I divided the dough into 2 batches after combining the eggs: 1 batch I left plain to be used for dessert and the other mixed with grated comte and parmesan and pepper to be served as gougeres.

The gougeres turned out beautifully! Yes, the more and the stronger the cheese, the better they taste.

For dessert, I filled some of the plain ones with a simple coffee cream and some with leftover lemon curd, topped with a shower of icing sugar. That worked just as wonderfully.

PS. I used Pierre Herme's recipe for choux pastry but baked at 200 degree Celsius for 20 minutes.

Friday, 3 April 2009

Easy No-Fail Chocolate Tarts

Makes 4 10-cm tarts

1 ready-to-use pate sablee (cut to fit 4 individual-sized tart moulds)

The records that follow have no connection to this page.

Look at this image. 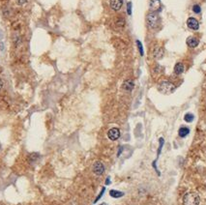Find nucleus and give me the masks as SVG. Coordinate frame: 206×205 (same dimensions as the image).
<instances>
[{
	"label": "nucleus",
	"mask_w": 206,
	"mask_h": 205,
	"mask_svg": "<svg viewBox=\"0 0 206 205\" xmlns=\"http://www.w3.org/2000/svg\"><path fill=\"white\" fill-rule=\"evenodd\" d=\"M200 203V197L198 193L194 192H187L183 196V205H199Z\"/></svg>",
	"instance_id": "1"
},
{
	"label": "nucleus",
	"mask_w": 206,
	"mask_h": 205,
	"mask_svg": "<svg viewBox=\"0 0 206 205\" xmlns=\"http://www.w3.org/2000/svg\"><path fill=\"white\" fill-rule=\"evenodd\" d=\"M158 90H159V92H161L162 94L169 95L175 91V86L173 83H171L168 81H163L162 82H160L159 86H158Z\"/></svg>",
	"instance_id": "2"
},
{
	"label": "nucleus",
	"mask_w": 206,
	"mask_h": 205,
	"mask_svg": "<svg viewBox=\"0 0 206 205\" xmlns=\"http://www.w3.org/2000/svg\"><path fill=\"white\" fill-rule=\"evenodd\" d=\"M160 21H161V20H160V16L155 12L149 13L146 16V22H147L148 26H149L150 28H153V29H155V28H157L159 26Z\"/></svg>",
	"instance_id": "3"
},
{
	"label": "nucleus",
	"mask_w": 206,
	"mask_h": 205,
	"mask_svg": "<svg viewBox=\"0 0 206 205\" xmlns=\"http://www.w3.org/2000/svg\"><path fill=\"white\" fill-rule=\"evenodd\" d=\"M105 166L104 164H103L102 162L98 161V162H95L93 167H92V171L95 175H98V176H101L103 173L105 172Z\"/></svg>",
	"instance_id": "4"
},
{
	"label": "nucleus",
	"mask_w": 206,
	"mask_h": 205,
	"mask_svg": "<svg viewBox=\"0 0 206 205\" xmlns=\"http://www.w3.org/2000/svg\"><path fill=\"white\" fill-rule=\"evenodd\" d=\"M107 138L112 141H115L120 138V131L118 128H111L107 132Z\"/></svg>",
	"instance_id": "5"
},
{
	"label": "nucleus",
	"mask_w": 206,
	"mask_h": 205,
	"mask_svg": "<svg viewBox=\"0 0 206 205\" xmlns=\"http://www.w3.org/2000/svg\"><path fill=\"white\" fill-rule=\"evenodd\" d=\"M164 49L162 47H159V45L155 47V48H154V49H153V57L155 59H157V60L162 59L163 56H164Z\"/></svg>",
	"instance_id": "6"
},
{
	"label": "nucleus",
	"mask_w": 206,
	"mask_h": 205,
	"mask_svg": "<svg viewBox=\"0 0 206 205\" xmlns=\"http://www.w3.org/2000/svg\"><path fill=\"white\" fill-rule=\"evenodd\" d=\"M187 25L188 27L192 30H197L199 28V23L198 21L194 18H189L187 20Z\"/></svg>",
	"instance_id": "7"
},
{
	"label": "nucleus",
	"mask_w": 206,
	"mask_h": 205,
	"mask_svg": "<svg viewBox=\"0 0 206 205\" xmlns=\"http://www.w3.org/2000/svg\"><path fill=\"white\" fill-rule=\"evenodd\" d=\"M149 7H150L151 12L157 13L158 11L161 9V1H160V0H150Z\"/></svg>",
	"instance_id": "8"
},
{
	"label": "nucleus",
	"mask_w": 206,
	"mask_h": 205,
	"mask_svg": "<svg viewBox=\"0 0 206 205\" xmlns=\"http://www.w3.org/2000/svg\"><path fill=\"white\" fill-rule=\"evenodd\" d=\"M110 8L114 11H119L123 5V0H110Z\"/></svg>",
	"instance_id": "9"
},
{
	"label": "nucleus",
	"mask_w": 206,
	"mask_h": 205,
	"mask_svg": "<svg viewBox=\"0 0 206 205\" xmlns=\"http://www.w3.org/2000/svg\"><path fill=\"white\" fill-rule=\"evenodd\" d=\"M122 87L125 91H127V92H131V91L133 90L134 87H135V83L132 79H127V81H125L123 82Z\"/></svg>",
	"instance_id": "10"
},
{
	"label": "nucleus",
	"mask_w": 206,
	"mask_h": 205,
	"mask_svg": "<svg viewBox=\"0 0 206 205\" xmlns=\"http://www.w3.org/2000/svg\"><path fill=\"white\" fill-rule=\"evenodd\" d=\"M186 43H187V45H189L190 48H197V45H198V40L196 38V37H189L188 39H187V41H186Z\"/></svg>",
	"instance_id": "11"
},
{
	"label": "nucleus",
	"mask_w": 206,
	"mask_h": 205,
	"mask_svg": "<svg viewBox=\"0 0 206 205\" xmlns=\"http://www.w3.org/2000/svg\"><path fill=\"white\" fill-rule=\"evenodd\" d=\"M189 134H190V129L188 127H181L178 131V135L180 138H186Z\"/></svg>",
	"instance_id": "12"
},
{
	"label": "nucleus",
	"mask_w": 206,
	"mask_h": 205,
	"mask_svg": "<svg viewBox=\"0 0 206 205\" xmlns=\"http://www.w3.org/2000/svg\"><path fill=\"white\" fill-rule=\"evenodd\" d=\"M184 72V65L182 63H177L175 66H174V73L176 75H181V74Z\"/></svg>",
	"instance_id": "13"
},
{
	"label": "nucleus",
	"mask_w": 206,
	"mask_h": 205,
	"mask_svg": "<svg viewBox=\"0 0 206 205\" xmlns=\"http://www.w3.org/2000/svg\"><path fill=\"white\" fill-rule=\"evenodd\" d=\"M110 195L113 198H119V197H121V196H124V192H120V191H117V190H110Z\"/></svg>",
	"instance_id": "14"
},
{
	"label": "nucleus",
	"mask_w": 206,
	"mask_h": 205,
	"mask_svg": "<svg viewBox=\"0 0 206 205\" xmlns=\"http://www.w3.org/2000/svg\"><path fill=\"white\" fill-rule=\"evenodd\" d=\"M115 24H116V26H117L118 28H123L124 25H125V20H124L123 18H119V19H117V20H116V22H115Z\"/></svg>",
	"instance_id": "15"
},
{
	"label": "nucleus",
	"mask_w": 206,
	"mask_h": 205,
	"mask_svg": "<svg viewBox=\"0 0 206 205\" xmlns=\"http://www.w3.org/2000/svg\"><path fill=\"white\" fill-rule=\"evenodd\" d=\"M193 119H194V116H193V114H192V113H187V114H185V116H184V120L188 123L193 122Z\"/></svg>",
	"instance_id": "16"
},
{
	"label": "nucleus",
	"mask_w": 206,
	"mask_h": 205,
	"mask_svg": "<svg viewBox=\"0 0 206 205\" xmlns=\"http://www.w3.org/2000/svg\"><path fill=\"white\" fill-rule=\"evenodd\" d=\"M136 45H137V49H139V54L141 56H143L144 51H143V47H142V44L139 41V40H137V41H136Z\"/></svg>",
	"instance_id": "17"
},
{
	"label": "nucleus",
	"mask_w": 206,
	"mask_h": 205,
	"mask_svg": "<svg viewBox=\"0 0 206 205\" xmlns=\"http://www.w3.org/2000/svg\"><path fill=\"white\" fill-rule=\"evenodd\" d=\"M193 13H196V14H199L200 12H201V8H200L199 5H193Z\"/></svg>",
	"instance_id": "18"
},
{
	"label": "nucleus",
	"mask_w": 206,
	"mask_h": 205,
	"mask_svg": "<svg viewBox=\"0 0 206 205\" xmlns=\"http://www.w3.org/2000/svg\"><path fill=\"white\" fill-rule=\"evenodd\" d=\"M163 146H164V138H160V148L158 149V156L160 155V154H161Z\"/></svg>",
	"instance_id": "19"
},
{
	"label": "nucleus",
	"mask_w": 206,
	"mask_h": 205,
	"mask_svg": "<svg viewBox=\"0 0 206 205\" xmlns=\"http://www.w3.org/2000/svg\"><path fill=\"white\" fill-rule=\"evenodd\" d=\"M127 12H128V15H132V3L131 2H129L127 5Z\"/></svg>",
	"instance_id": "20"
},
{
	"label": "nucleus",
	"mask_w": 206,
	"mask_h": 205,
	"mask_svg": "<svg viewBox=\"0 0 206 205\" xmlns=\"http://www.w3.org/2000/svg\"><path fill=\"white\" fill-rule=\"evenodd\" d=\"M105 191H106V189H105V188H103V189H102V192H101V193H100V195H99V196H98V197H97V198H96V200H95V202H97V201H98V200H99V199H100V198L102 197V196H103V193H104V192H105Z\"/></svg>",
	"instance_id": "21"
},
{
	"label": "nucleus",
	"mask_w": 206,
	"mask_h": 205,
	"mask_svg": "<svg viewBox=\"0 0 206 205\" xmlns=\"http://www.w3.org/2000/svg\"><path fill=\"white\" fill-rule=\"evenodd\" d=\"M16 2L18 5H23L27 2V0H16Z\"/></svg>",
	"instance_id": "22"
},
{
	"label": "nucleus",
	"mask_w": 206,
	"mask_h": 205,
	"mask_svg": "<svg viewBox=\"0 0 206 205\" xmlns=\"http://www.w3.org/2000/svg\"><path fill=\"white\" fill-rule=\"evenodd\" d=\"M106 183H107V185H110V177L107 178V182H106Z\"/></svg>",
	"instance_id": "23"
},
{
	"label": "nucleus",
	"mask_w": 206,
	"mask_h": 205,
	"mask_svg": "<svg viewBox=\"0 0 206 205\" xmlns=\"http://www.w3.org/2000/svg\"><path fill=\"white\" fill-rule=\"evenodd\" d=\"M2 86H3V82H2L1 79H0V90L2 89Z\"/></svg>",
	"instance_id": "24"
},
{
	"label": "nucleus",
	"mask_w": 206,
	"mask_h": 205,
	"mask_svg": "<svg viewBox=\"0 0 206 205\" xmlns=\"http://www.w3.org/2000/svg\"><path fill=\"white\" fill-rule=\"evenodd\" d=\"M100 205H107V203H102V204H100Z\"/></svg>",
	"instance_id": "25"
}]
</instances>
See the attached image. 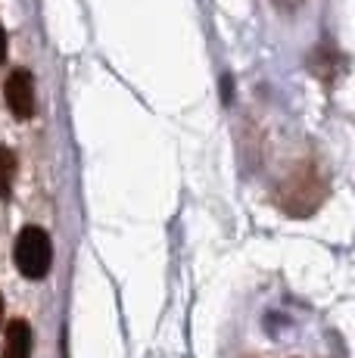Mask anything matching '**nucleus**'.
<instances>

100g bittersweet chocolate, broken into small chunks
1/4 cup heavy cream
1 tablespoon salted butter
1 tablespoon granulated sugar

Bake tart shells till golden brown (about 12 minutes at 180 degree Celcius) and let cool to room temperature. Heat cream and butter till just before boiling point. Add chocolate and stir till melted and well combined. Mix in the sugar. Pour into tart shells and chill till set. Enjoy!